# power supply for mig welder



## quickcut (May 25, 2017)

Good Day all. Is it possible to use an  inverter welding machine, say a 200 amp one, as a power source for a diy MIG welder ?


----------



## 327magrifle (May 25, 2017)

If it will produce constant current.  Constant amperage is for stick welding,  but a suitcase wire feeder needs constant voltage. 

Sent from my SAMSUNG-SGH-I337 using Tapatalk


----------



## quickcut (May 27, 2017)

Thanks ,I have never seen a an inverter welder (stick type) with a cv setting. Any body  know of a make.


----------



## Ironken (Jun 4, 2017)

327magrifle said:


> If it will produce constant current.  Constant amperage is for stick welding,  but a suitcase wire feeder needs constant voltage.
> 
> Sent from my SAMSUNG-SGH-I337 using Tapatalk



With one caveat, some suitcases are CC/CV which allow them to be used with a DC "stick" machine. The suitcases that I have used that are CC capable have a voltage sensing lead that clamps to the work in addition to the ground.


----------



## Rustrp (Jun 4, 2017)

Ironken said:


> With one caveat, some suitcases are CC/CV which allow them to be used with a DC "stick" machine. The suitcases that I have used that are CC capable have a voltage sensing lead that clamps to the work in addition to the ground.

WHAT YOU SHOULD DO - List the username of every participant who posted in the forum thread on power sources for a MIG welder, each name once, in the order in which they first post.

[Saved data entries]
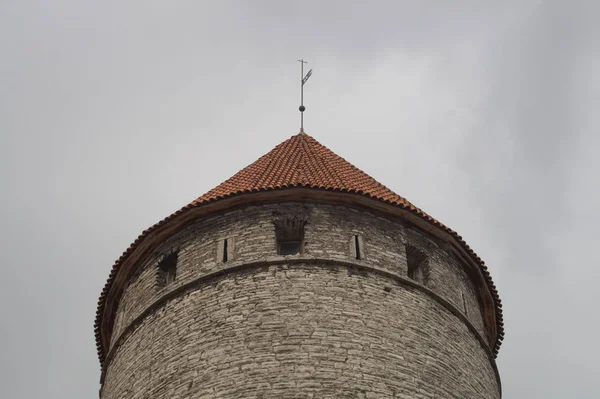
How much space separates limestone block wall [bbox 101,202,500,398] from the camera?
466 inches

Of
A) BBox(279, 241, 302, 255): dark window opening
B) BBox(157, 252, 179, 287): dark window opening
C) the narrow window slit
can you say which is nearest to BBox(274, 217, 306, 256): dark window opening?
BBox(279, 241, 302, 255): dark window opening

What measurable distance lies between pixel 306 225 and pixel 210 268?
4.22 feet

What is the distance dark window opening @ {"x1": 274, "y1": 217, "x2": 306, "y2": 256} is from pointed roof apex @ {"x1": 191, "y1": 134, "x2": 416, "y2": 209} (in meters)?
0.47

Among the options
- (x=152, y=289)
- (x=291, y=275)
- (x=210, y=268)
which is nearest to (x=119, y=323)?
(x=152, y=289)

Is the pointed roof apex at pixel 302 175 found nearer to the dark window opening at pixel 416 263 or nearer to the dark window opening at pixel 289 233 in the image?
the dark window opening at pixel 289 233

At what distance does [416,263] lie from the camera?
45.5 ft

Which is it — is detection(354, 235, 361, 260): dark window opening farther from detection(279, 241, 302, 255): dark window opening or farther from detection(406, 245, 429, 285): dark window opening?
detection(406, 245, 429, 285): dark window opening

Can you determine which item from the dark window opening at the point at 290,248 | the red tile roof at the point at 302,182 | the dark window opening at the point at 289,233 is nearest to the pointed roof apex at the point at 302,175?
the red tile roof at the point at 302,182

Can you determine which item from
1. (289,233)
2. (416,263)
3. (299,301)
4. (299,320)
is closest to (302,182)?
(289,233)

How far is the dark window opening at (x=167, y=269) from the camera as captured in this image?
13.8 m

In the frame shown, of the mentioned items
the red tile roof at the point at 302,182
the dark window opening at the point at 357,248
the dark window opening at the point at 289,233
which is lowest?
the dark window opening at the point at 357,248

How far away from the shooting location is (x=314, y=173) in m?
14.6

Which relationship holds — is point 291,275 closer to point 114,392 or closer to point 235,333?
point 235,333

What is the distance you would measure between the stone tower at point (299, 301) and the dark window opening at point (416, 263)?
1cm
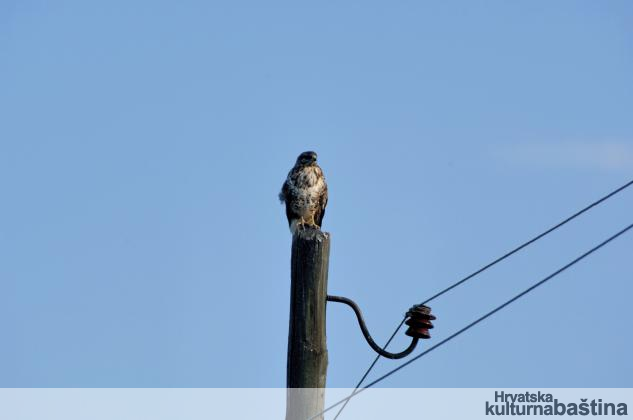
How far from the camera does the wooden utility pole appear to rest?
531cm

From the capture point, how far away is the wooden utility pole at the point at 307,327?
5309mm

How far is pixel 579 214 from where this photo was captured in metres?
5.73

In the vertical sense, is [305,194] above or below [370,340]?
above

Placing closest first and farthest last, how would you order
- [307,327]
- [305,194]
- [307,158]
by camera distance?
1. [307,327]
2. [305,194]
3. [307,158]

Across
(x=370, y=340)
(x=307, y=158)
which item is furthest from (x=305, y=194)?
(x=370, y=340)

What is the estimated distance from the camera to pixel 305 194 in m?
10.9

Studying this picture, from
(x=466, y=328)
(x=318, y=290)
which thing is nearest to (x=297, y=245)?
(x=318, y=290)

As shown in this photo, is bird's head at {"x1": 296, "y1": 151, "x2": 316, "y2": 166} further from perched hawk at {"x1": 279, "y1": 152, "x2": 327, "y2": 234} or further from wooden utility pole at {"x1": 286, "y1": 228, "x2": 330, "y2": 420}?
wooden utility pole at {"x1": 286, "y1": 228, "x2": 330, "y2": 420}

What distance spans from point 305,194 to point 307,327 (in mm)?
5594

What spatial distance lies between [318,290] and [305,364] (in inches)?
15.4

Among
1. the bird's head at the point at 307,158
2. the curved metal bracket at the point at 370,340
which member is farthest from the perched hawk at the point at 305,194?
the curved metal bracket at the point at 370,340

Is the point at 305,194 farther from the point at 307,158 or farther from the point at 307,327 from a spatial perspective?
the point at 307,327

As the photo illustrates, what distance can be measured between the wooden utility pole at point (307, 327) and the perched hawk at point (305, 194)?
17.4ft

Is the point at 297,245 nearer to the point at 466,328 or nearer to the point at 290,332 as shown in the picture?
the point at 290,332
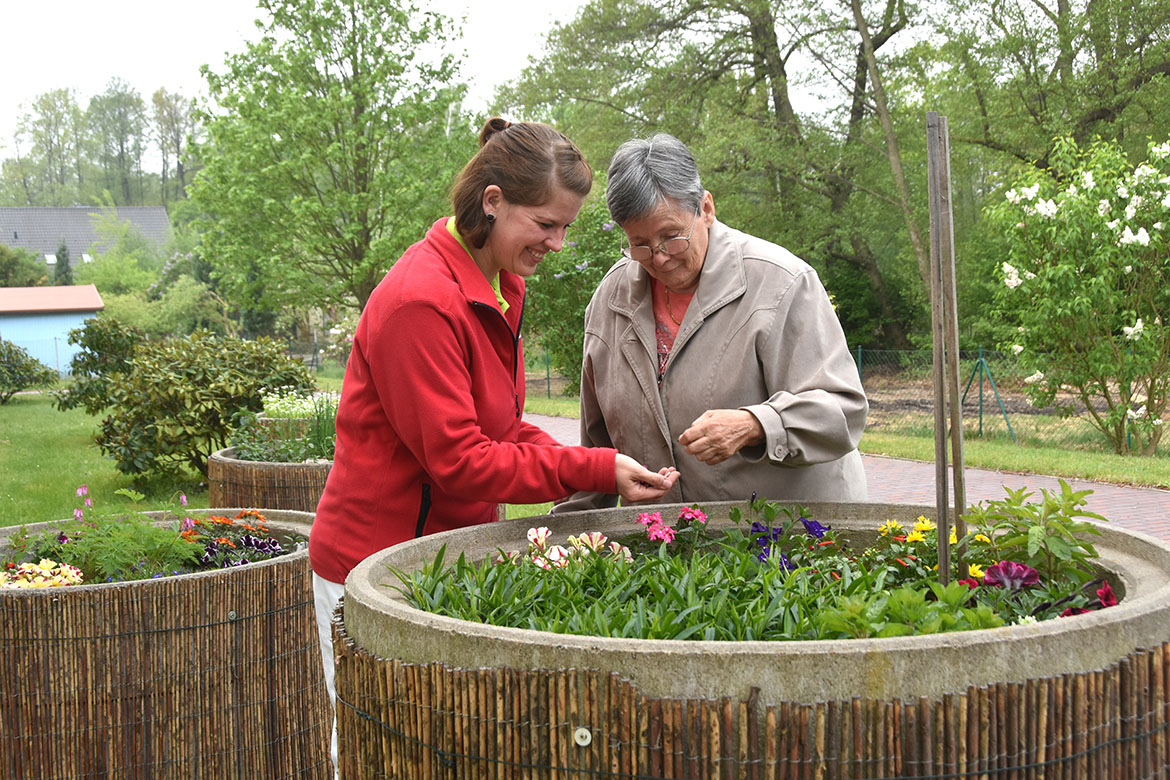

FULL RESPONSE - quickcut, 327magrifle, Ironken, Rustrp